◆ Task description ◆
Exactly reproduce the line containing "What is the distance spanning" together with every line after it, through the end of the entries, and give nothing more.

***** Listed entries *****

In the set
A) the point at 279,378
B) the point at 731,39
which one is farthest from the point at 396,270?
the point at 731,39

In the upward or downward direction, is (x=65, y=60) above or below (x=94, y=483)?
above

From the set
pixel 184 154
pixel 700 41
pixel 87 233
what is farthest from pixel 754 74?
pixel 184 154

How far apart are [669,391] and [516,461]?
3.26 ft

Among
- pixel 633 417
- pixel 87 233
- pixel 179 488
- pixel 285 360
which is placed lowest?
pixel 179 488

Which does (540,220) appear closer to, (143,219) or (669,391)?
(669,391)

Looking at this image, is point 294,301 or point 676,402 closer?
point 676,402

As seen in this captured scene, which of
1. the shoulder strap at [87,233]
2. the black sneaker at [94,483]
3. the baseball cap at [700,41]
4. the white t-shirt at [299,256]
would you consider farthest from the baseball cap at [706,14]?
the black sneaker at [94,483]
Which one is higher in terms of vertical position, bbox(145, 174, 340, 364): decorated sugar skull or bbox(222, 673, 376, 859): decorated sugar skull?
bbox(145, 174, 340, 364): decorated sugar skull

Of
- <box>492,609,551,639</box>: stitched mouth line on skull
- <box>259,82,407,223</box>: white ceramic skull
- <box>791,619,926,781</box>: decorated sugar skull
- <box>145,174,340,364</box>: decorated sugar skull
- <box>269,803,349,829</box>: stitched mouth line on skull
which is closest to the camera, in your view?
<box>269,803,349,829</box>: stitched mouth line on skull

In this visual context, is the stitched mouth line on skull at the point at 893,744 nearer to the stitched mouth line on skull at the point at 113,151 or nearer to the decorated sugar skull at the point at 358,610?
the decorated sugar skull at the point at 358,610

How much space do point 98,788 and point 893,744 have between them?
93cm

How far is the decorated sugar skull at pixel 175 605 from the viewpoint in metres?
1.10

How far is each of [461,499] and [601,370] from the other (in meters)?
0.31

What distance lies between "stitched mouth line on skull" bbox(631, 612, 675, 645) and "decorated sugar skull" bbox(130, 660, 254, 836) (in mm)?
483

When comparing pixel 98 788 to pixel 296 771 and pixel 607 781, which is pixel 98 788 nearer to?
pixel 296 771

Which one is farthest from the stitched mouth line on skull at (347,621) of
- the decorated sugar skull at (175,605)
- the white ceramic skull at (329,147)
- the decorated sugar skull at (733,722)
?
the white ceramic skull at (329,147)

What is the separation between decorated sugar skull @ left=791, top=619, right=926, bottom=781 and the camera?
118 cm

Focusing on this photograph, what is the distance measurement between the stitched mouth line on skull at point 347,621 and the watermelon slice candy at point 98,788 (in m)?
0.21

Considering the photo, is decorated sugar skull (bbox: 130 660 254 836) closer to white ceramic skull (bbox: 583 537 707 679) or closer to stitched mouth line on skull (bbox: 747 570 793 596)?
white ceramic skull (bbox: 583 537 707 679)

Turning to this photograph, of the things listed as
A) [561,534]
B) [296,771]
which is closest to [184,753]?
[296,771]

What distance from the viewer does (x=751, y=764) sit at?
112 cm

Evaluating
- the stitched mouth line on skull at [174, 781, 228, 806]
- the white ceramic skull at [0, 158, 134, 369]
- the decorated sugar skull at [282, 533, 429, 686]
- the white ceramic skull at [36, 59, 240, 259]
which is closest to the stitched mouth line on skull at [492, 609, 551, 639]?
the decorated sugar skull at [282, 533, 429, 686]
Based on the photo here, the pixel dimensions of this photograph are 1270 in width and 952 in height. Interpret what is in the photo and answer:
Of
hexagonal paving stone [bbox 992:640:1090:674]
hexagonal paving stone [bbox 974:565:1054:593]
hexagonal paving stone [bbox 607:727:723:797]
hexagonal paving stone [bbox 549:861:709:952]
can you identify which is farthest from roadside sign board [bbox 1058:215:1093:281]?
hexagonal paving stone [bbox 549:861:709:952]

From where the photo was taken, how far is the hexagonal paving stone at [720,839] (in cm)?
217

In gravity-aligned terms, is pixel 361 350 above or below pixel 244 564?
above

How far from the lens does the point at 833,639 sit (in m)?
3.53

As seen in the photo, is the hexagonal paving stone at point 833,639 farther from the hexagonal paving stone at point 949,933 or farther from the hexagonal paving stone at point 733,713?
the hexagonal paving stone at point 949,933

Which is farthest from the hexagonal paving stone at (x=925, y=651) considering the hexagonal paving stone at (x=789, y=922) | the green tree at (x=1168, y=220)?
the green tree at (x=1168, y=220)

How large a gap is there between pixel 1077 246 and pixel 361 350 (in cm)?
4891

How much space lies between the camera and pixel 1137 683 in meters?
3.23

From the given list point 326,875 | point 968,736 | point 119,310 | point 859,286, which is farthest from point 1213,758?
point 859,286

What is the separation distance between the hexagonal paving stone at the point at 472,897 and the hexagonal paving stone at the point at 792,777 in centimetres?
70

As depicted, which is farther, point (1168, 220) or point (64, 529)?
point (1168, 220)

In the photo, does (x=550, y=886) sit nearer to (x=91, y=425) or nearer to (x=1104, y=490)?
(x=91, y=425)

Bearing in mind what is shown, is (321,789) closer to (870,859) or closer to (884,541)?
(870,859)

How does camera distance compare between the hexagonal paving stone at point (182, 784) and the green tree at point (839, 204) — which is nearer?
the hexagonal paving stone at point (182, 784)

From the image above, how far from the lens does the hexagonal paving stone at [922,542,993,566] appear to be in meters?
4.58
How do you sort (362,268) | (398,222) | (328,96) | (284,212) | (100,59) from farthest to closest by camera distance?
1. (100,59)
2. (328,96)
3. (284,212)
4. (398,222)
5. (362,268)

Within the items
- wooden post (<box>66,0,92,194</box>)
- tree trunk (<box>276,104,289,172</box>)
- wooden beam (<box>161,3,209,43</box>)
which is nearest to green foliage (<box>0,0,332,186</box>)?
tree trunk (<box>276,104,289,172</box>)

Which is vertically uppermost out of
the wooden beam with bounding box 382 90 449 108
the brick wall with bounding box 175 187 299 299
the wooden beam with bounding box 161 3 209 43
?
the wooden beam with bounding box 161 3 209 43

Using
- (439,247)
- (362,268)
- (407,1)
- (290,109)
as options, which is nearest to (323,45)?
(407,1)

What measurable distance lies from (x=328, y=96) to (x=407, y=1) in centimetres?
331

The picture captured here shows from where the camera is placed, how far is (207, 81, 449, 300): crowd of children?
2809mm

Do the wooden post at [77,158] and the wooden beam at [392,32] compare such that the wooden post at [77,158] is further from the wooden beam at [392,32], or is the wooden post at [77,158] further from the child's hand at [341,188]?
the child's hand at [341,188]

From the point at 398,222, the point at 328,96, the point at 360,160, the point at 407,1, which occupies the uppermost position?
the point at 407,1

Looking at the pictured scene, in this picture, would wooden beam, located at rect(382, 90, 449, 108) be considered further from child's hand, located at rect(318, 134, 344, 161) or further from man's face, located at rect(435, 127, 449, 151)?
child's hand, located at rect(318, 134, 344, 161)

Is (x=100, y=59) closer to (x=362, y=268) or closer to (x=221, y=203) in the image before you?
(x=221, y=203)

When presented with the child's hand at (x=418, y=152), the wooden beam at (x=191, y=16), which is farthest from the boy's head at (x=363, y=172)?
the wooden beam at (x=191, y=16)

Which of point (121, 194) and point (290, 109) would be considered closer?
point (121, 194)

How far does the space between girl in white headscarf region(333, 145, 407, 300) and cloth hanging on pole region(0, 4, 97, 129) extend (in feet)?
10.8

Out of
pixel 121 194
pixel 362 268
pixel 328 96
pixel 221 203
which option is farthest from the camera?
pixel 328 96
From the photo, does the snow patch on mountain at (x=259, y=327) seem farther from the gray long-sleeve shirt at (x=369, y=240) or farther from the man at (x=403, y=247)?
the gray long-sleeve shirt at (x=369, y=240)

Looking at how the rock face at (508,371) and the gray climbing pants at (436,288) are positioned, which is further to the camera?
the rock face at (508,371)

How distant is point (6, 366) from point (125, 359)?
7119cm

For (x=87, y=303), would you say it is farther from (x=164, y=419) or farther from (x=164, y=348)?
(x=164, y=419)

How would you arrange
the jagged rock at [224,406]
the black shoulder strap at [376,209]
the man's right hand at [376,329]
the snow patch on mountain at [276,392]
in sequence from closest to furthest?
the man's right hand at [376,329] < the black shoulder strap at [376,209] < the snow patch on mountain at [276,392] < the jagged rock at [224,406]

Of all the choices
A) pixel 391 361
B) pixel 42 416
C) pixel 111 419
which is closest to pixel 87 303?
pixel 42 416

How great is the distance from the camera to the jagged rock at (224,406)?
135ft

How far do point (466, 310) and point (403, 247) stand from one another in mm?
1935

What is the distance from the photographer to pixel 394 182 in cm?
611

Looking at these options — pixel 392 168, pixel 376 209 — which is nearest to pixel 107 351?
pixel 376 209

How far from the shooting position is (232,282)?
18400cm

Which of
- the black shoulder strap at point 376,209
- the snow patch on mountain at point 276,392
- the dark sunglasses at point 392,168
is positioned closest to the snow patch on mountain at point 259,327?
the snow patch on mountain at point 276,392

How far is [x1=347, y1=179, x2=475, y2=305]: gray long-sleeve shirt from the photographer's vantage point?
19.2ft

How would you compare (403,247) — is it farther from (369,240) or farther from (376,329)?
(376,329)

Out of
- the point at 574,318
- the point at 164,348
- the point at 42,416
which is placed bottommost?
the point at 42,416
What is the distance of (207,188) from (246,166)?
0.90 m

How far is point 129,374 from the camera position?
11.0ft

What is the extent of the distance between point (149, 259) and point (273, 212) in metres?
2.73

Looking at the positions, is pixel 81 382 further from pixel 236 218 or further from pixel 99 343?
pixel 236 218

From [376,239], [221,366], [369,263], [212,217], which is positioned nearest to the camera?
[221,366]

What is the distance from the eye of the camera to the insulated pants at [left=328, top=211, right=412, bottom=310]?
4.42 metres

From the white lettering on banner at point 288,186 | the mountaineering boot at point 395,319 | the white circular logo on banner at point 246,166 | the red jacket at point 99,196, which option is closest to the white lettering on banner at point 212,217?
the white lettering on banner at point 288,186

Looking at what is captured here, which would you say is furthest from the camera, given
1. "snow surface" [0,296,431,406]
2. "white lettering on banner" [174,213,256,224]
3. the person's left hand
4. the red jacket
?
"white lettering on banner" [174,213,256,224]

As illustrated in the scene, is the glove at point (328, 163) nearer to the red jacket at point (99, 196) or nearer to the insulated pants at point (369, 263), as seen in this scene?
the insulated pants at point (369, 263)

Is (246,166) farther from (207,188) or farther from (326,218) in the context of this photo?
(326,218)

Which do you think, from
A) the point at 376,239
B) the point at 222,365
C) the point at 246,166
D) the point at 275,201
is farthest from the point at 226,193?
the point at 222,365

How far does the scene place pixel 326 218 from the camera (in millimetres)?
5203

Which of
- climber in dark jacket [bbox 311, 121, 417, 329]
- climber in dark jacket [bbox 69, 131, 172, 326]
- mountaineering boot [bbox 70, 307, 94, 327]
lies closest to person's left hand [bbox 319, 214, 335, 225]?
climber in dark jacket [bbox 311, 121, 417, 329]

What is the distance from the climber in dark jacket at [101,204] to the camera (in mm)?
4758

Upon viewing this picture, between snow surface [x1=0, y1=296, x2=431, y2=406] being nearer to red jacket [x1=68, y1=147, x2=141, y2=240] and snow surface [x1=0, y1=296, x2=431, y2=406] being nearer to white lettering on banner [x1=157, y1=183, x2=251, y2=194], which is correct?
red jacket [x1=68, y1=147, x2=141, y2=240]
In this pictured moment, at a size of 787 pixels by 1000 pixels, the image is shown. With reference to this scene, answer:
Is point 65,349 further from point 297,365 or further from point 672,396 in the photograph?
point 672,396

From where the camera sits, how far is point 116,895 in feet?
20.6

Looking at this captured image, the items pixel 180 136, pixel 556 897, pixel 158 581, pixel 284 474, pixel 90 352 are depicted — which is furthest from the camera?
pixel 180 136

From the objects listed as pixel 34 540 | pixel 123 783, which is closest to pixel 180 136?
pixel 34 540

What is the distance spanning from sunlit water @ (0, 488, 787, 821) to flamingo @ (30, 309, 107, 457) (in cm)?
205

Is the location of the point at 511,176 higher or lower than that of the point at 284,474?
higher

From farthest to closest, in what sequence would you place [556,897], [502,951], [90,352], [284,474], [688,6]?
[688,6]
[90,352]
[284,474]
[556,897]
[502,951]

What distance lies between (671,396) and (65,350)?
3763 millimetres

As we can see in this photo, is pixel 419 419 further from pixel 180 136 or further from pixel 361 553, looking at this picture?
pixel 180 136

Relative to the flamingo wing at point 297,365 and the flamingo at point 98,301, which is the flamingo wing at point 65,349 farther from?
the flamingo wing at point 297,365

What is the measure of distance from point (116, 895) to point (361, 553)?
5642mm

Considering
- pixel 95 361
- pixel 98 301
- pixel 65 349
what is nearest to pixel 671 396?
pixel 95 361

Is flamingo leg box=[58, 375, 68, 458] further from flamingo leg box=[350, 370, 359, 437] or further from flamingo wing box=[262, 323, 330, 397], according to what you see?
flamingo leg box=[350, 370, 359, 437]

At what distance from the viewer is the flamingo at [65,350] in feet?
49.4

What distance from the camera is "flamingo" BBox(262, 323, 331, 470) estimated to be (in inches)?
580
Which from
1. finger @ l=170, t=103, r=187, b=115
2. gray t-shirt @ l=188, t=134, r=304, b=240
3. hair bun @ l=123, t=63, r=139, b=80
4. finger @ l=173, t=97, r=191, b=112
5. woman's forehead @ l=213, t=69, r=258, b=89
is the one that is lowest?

*****

◆ Task response ◆
What is the distance spanning from sunlit water @ (0, 488, 787, 821) to flamingo @ (30, 309, 107, 457) (in cm)?
205

Is the location of the point at 511,176 higher or lower than that of the point at 284,474?
higher

From farthest to closest, in what sequence would you place [556,897], [502,951], [90,352], [284,474], [688,6]?
[688,6]
[90,352]
[284,474]
[556,897]
[502,951]

What distance lies between (671,396) and (65,350)?
3763 millimetres

As we can see in this photo, is pixel 419 419 further from pixel 180 136 or further from pixel 361 553, looking at this picture?
pixel 180 136

Relative to the flamingo wing at point 297,365 and the flamingo at point 98,301, which is the flamingo wing at point 65,349 farther from?
the flamingo wing at point 297,365

What is the measure of distance from point (116, 895) to point (361, 553)?
5642mm

Considering
- pixel 95 361
- pixel 98 301
- pixel 65 349
what is nearest to pixel 671 396?
pixel 95 361

Is flamingo leg box=[58, 375, 68, 458] further from flamingo leg box=[350, 370, 359, 437] or further from flamingo wing box=[262, 323, 330, 397], according to what you see?
flamingo leg box=[350, 370, 359, 437]

At what distance from the viewer is the flamingo at [65,350] in feet?
49.4

What distance from the camera is "flamingo" BBox(262, 323, 331, 470) estimated to be (in inches)?
580
Which from
1. finger @ l=170, t=103, r=187, b=115
2. gray t-shirt @ l=188, t=134, r=304, b=240
3. hair bun @ l=123, t=63, r=139, b=80
4. finger @ l=173, t=97, r=191, b=112
5. woman's forehead @ l=213, t=69, r=258, b=89
is the one that is lowest?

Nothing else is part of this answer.